Dr. Andrew W. H. Ip
Dr. Andrew W. H. Ip has more than 30 years of experience in teaching, research, education, industry and consulting. He received his PhD from Loughborough University (U.K.), MBA from Brunel University (U.K.), MSc in Industrial Engineering from Cranfield University (U.K.), and LLB (Hons) from the University of Wolverhampton (U.K.). Dr Ip was awarded in 2015 “Gold Medal with the Congratulations of Jury” and “Thailand Award for Best International Invention” in the 43rd International Exhibition of Geneva, and he was awarded the “Natural Science Award ” in 2013 Ministry of Education Higher Education Outstanding Scientific Research Output Awards by the Ministry of Education of Mainland China. Dr. Ip is visiting professor of Civil Aviation University of China, Sun Yat-Sen University, South China Normal University, University of Electronic Science and Technology of China, and Honorary Fellow of the University Warwick, Warwick Manufacturing Group. He is principal research fellow, and Associate Director of IGDS, a postgraduate programme joint with the Warwick University and the Hong Kong Polytechnic University. He is a chartered engineer, senior member of IEEE and member of Hong Kong Institution of Engineers, and members of various professional bodies in mechanical and electrical engineering.
Dr Ip has published more than 250 papers with over 150 papers in SCI indexed journals and has written books and invited book chapters. His publications are related to AI, decision support systems, ERP, and information technology. He is also the Chief Editor of Enterprise Information Systems, Talyor and Francis (SCI indexed); founder and Chief Editor of the International Journal of Engineering Business Management, Sage publishing (ESCI and SCOPUS Indexed) and editorial member of various international journals. He also served as consultant and independent non executive directors of listed technology companies in Hong Kong.
Title: IoT and Space Informatics
The talk will introduce some recent trends of Enterprise Information Systems (EIS) such as IoT, Big data, AI and their applications in various industries, it will also explore some of the space related projects undergoing in his project team, and a Special Issue on Spacecraft Informatics with EIS journal which is about the application of information system and information theory in the design, development and operation of spacecraft.
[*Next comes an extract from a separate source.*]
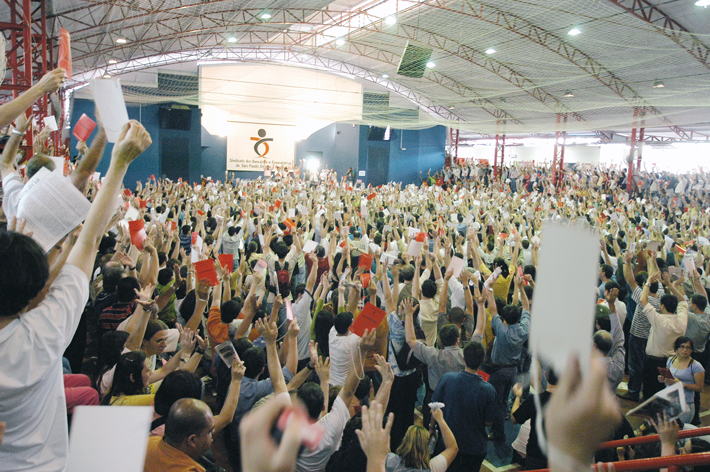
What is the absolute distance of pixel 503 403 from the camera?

Schahram Dustdar is Full Professor of Computer Science and head of The Distributed Systems Group at the TU Wien, Austria. From 2004-2010 he was also Honorary Professor of Information Systems at the Department of Computing Science at the University of Groningen (RuG), The Netherlands. From Dec 2016 until Jan 2017 he was a Visiting Professor at the University of Sevilla, Spain and from January until June 2017 he was a Visiting Professor at UC Berkeley, USA. He is an Associate Editor of IEEE Transactions on Cloud Computing, IEEE Transactions on Services Computing, ACM Transactions on the Web, and ACM Transactions on Internet Technology and on the editorial board of IEEE Internet Computing and IEEE Computer. He is the Editor-in-Chief Computing (Springer). Dustdar is recipient of the ACM Distinguished Scientist award (2009), the IBM Faculty Award (2012), an elected member of the Academia Europaea: The Academy of Europe, where he is chairman of the Informatics Section, and an IEEE Fellow (2016).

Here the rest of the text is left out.